The firm is tight-lipped about its consulting work and its clients, but Bogdanich and Forsythe managed to interview more than 100 current and former employees and obtained hundreds of internal documents. The two authors went in depth on the company’s practice of representing competitors within the same industry and the potential crossover of consultants, despite the internal firewalling in place to protect client information.

McKinsey’s more than 50-year history of working with the tobacco industry was also a subject of the authors’ focus, and the book lays out the company’s efforts to market for the tobacco industry as early as 1956 and as recently as 2016, decades after public health experts and courts had exposed tobacco as the most lethal consumer product in American history. The book also covers the firm’s business relationship with the e-cigarette company Juul while it was working for the FDA department that regulates vaping and nicotine.

Climate change was also a topic of focus, as McKinsey is publicly a very green company that has worked internally to become carbon neutral and externally to bring climate and sustainability consulting services to top businesses around the world. While the firm was publicly vocal about the dangers of climate change and the urgency needed to address it, it was simultaneously working with some of the world’s biggest polluters.

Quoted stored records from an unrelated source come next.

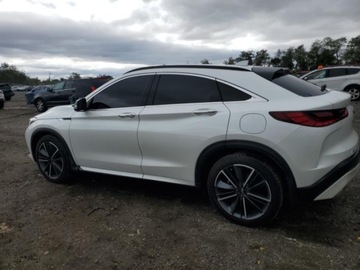 Infiniti 2025 Infiniti QX55 2025 r.,2,0L SENSORY 2.0 Benzyna 268KM, zdjęcie 3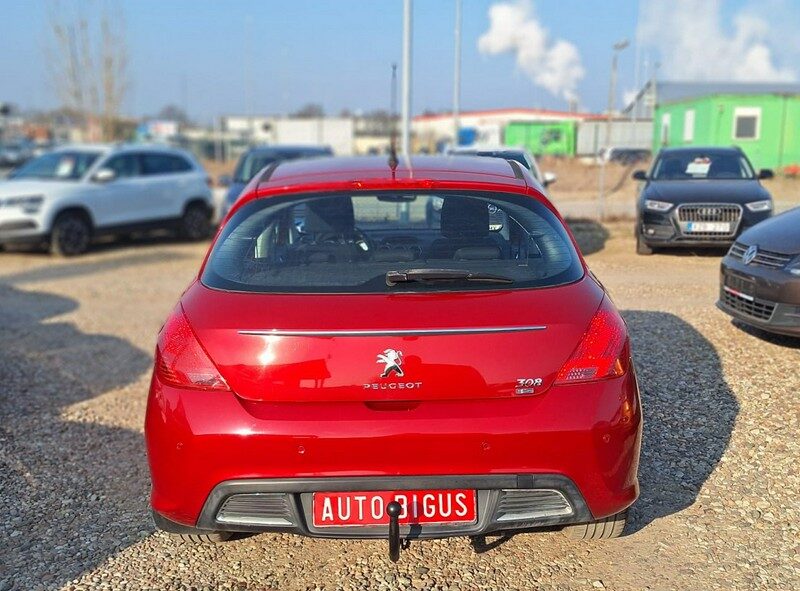 Peugeot 308 Led climatronic panorama T7 (2008-2013)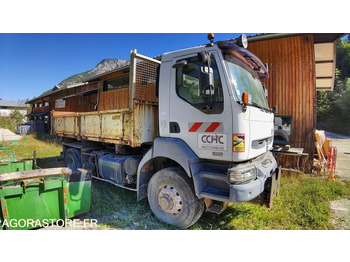 כלי רכב מסחרי מזהיר RENAULT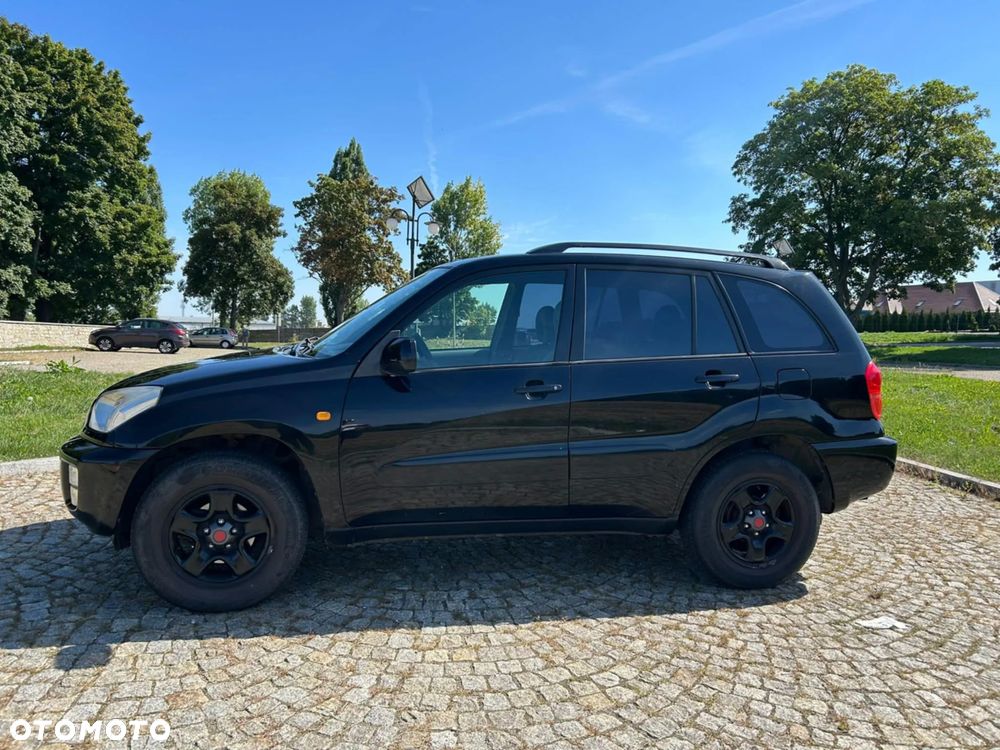 Toyota RAV4 1.8 VVT-i Terra 2WD - 4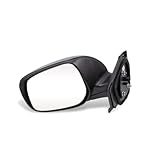 トヨタ ヤリス 2007-2012 ドアミラー 運転席側用 | マニュアル | マッチするペイント | 87940-52650の交換 | TO1320233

Despite McKinsey’s repeated brushes with scandal, the authors assert that little is likely to change, given the firm’s financial commitment to its partners and the sheer size of its workforce, as well as the decentralized nature of its business, with partners spread all over the world acting independently of one another. Still, Bogdanich and Forsythe make a compelling case that McKinsey is a company with practices in need of additional visibility, and their new book attempts to shine more light on the sometimes controversial firm.